Art Fastman stood and took it. He took over NHS’s eastern region for addiction services three months ago, and he thinks engaging with the neighborhood, even on these difficult issues is a key to making the facility work.

Fastman attended both recent meetings with administrators from the facility, and last week also with a few clients.

Making the fixes neighbors want may take a while, Fastman said. Some neighbors asked if he could hustle the 230 or so clients out of the area once they received their treatments, which include doses of the drug methadone to help manage opiate withdrawal.

What Fastman suggested instead was quite the opposite: finding ways for clients to engage more directly with the surrounding community.

Doing that, he said, can help motivate, and give guidance for behavior. And in the end, he suggested, it may help build something they need as much as local residents do – a community where they feel safe and ready to invest themselves.
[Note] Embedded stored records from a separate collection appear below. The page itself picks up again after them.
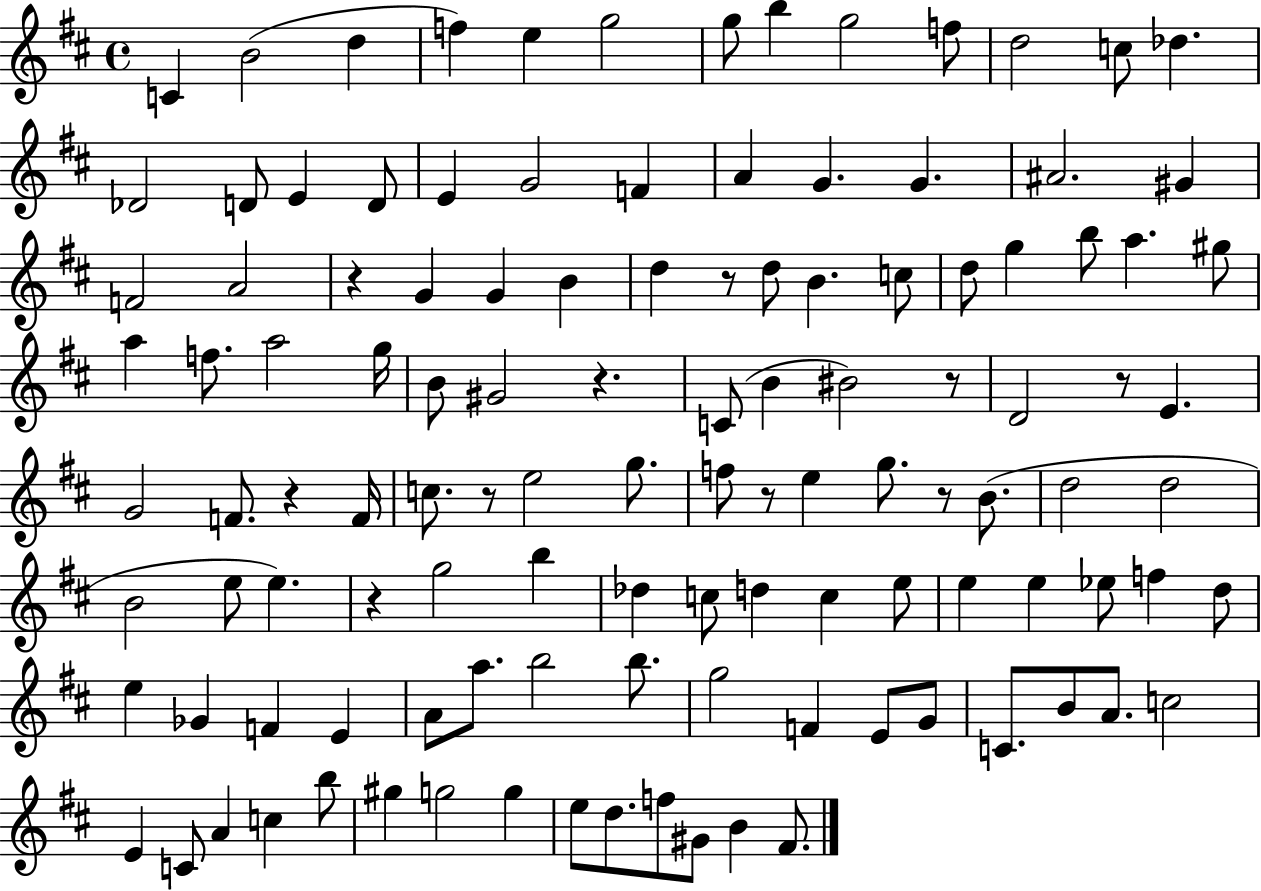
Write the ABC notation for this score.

X:1
T:Untitled
M:4/4
L:1/4
K:D
C B2 d f e g2 g/2 b g2 f/2 d2 c/2 _d _D2 D/2 E D/2 E G2 F A G G ^A2 ^G F2 A2 z G G B d z/2 d/2 B c/2 d/2 g b/2 a ^g/2 a f/2 a2 g/4 B/2 ^G2 z C/2 B ^B2 z/2 D2 z/2 E G2 F/2 z F/4 c/2 z/2 e2 g/2 f/2 z/2 e g/2 z/2 B/2 d2 d2 B2 e/2 e z g2 b _d c/2 d c e/2 e e _e/2 f d/2 e _G F E A/2 a/2 b2 b/2 g2 F E/2 G/2 C/2 B/2 A/2 c2 E C/2 A c b/2 ^g g2 g e/2 d/2 f/2 ^G/2 B ^F/2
“It’s important for us to teach our clients self responsibility and community responsibility,” Fastman said.

He said many of the people struggling with addictions at Parkside are not welcome even in their own homes, and they have to learn how to live in functioning relationships when they may not have any of their own.

It’s why he was so eager to do his Judo with residents’ complaints, seeing them as a form of engagement and care.

It may be the best opportunity some of his clients get to “learn to be in the community, learn to be in the family, then learn to be productive,” he said. “That’s good recovery.”

Fastman said he and his Parkside contingent will keep working with the community as long as they are invited.

Another meeting is planned for Dec. 16 at 6:30 p.m. at Impacting Your World Church, 5507 Market Square.